* PROVIDED TEXT *
BETHLEHEM, West Bank, April 9 — For 20 brief minutes this afternoon, the small, sun-dappled square beside Fawaghreh Arch in this ancient city teemed with life and resentment.
Young Palestinian men stepped out of their homes in defiance of a 24-hour Israeli curfew, smoked cigarettes and talked of revenge. Women opened their front doors, blinked in the sunshine and complained about shortages of food and medicine. Boys, giddy at the chance to venture outside, scurried around heaps of rotting trash and crushed automobiles and vowed to join "the resistance."
Without warning, the boys scattered, their mothers shuttered their doors and the young men disappeared. An Israeli Army patrol appeared on a nearby street. The only thing lingering in the square was the resentment.
"They will have their day," Muhammad Sacca had said of the Israelis before he, too, vanished. "I think their blood is going to be shed."
After a week of Israeli occupation, what Palestinians are whispering in the moments they feel safe enough to emerge into the narrow stone streets are warnings — grim predictions that Ariel Sharon's military offensive in the West Bank is only radicalizing moderate Palestinians.
"I was married to a Jew; I have a daughter with her," said Saleh Muhammad, one of the young Palestinians gathered near the arch named after the first Muslims to settle here. "I sympathize with the innocent people who died on the other side."
But he and other Palestinians said the Israeli offenses branded all Palestinians with the same label — terrorist. "Why do I have to suffer the consequences for something I have nothing to do with?" Mr. Muhammad asked. "They come and put punishment on all the people. This is completely insane."
For the last week, an Israeli-Palestinian standoff has been playing out 200 yards from Mr. Muhammad's home. Israeli officials say suspected terrorists are hiding among 200 Palestinians holed up inside the Church of the Nativity, the spot where Christians believe Jesus was born. The Palestinians inside say they are local officials and police officers simply trying to survive an Israeli onslaught.

* DATASET CONTENT *
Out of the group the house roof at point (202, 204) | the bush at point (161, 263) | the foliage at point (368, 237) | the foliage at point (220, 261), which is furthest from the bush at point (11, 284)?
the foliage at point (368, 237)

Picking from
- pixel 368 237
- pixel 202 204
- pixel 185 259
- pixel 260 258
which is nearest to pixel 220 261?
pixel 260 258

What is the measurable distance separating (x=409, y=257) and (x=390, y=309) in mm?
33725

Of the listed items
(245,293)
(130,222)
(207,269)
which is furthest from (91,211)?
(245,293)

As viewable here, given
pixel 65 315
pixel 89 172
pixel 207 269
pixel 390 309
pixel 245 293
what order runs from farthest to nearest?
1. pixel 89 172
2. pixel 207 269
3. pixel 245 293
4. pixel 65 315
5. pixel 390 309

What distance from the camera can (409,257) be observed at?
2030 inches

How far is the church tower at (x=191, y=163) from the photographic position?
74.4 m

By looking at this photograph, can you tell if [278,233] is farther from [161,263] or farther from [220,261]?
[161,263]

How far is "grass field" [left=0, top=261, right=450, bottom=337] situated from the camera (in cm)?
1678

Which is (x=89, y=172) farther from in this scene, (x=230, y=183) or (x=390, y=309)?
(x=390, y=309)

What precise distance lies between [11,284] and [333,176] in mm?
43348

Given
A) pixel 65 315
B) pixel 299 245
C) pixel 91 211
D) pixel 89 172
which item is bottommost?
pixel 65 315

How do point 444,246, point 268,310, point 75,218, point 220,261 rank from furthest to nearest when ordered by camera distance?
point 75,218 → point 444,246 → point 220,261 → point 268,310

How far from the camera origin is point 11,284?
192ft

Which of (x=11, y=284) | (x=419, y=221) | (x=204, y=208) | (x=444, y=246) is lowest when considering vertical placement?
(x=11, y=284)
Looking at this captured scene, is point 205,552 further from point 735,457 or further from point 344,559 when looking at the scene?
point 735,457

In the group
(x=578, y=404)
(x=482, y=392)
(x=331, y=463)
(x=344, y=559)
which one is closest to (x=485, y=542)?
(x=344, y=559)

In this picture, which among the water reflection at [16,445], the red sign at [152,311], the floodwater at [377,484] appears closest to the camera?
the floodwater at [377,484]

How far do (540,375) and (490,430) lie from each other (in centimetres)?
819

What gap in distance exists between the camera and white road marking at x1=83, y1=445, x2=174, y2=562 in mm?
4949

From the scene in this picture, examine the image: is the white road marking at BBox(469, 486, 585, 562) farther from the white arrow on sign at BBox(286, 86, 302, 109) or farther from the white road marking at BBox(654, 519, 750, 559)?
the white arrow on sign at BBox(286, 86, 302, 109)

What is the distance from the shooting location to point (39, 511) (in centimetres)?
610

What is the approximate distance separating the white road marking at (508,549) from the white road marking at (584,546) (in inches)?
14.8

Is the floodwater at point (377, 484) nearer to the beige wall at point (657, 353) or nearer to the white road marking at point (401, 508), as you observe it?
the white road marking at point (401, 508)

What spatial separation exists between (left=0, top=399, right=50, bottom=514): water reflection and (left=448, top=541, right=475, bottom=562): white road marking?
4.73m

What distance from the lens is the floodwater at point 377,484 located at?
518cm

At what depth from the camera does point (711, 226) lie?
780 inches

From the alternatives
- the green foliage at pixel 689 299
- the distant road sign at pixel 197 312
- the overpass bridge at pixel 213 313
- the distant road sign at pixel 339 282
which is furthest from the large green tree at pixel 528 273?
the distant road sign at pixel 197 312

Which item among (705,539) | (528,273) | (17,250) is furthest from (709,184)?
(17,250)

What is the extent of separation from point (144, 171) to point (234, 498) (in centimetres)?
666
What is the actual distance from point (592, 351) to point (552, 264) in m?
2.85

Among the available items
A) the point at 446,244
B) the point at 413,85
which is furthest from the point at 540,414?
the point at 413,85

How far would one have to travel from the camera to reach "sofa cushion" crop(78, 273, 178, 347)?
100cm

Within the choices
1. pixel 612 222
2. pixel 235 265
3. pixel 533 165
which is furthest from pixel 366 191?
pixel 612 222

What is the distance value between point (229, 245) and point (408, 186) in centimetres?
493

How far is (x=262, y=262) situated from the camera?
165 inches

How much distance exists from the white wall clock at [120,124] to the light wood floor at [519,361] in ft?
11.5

* ACTIONS TO TAKE *
A) In the Bethlehem article, how far from Saleh Muhammad's home is the standoff at the Church of the Nativity taking place?
B) Write the next part of the Bethlehem article, picking up after its final sentence.
The listing has no connection to the Bethlehem article.

* TASK ANSWERS *
A) The standoff is playing out 200 yards from his home.

B)
The standoff persisted today without major incident, but residents of Bethlehem's Old Town made clear its effects on moderates, the one Palestinian group that has till now accepted Israel's right to exist. Christians and Muslims, laborers and professionals, all assailed the Israeli occupation of their town and predicted deepening alienation.
"In every house in Bethlehem there is a story today," said Professor Manuel Hassassian, executive vice president of Bethlehem University. "There is a narrative, and people are not going to forget them."
Among those people, perhaps, is Miriam Fawaghreh, who railed against the Israeli-imposed curfew, now in its fifth day. "I am a diabetic, I have high blood pressure, I don't have insulin," said Mrs. Fawaghreh, 60, adding that her 65-year-old husband was also out of medication. "He has asthma and he has ulcers."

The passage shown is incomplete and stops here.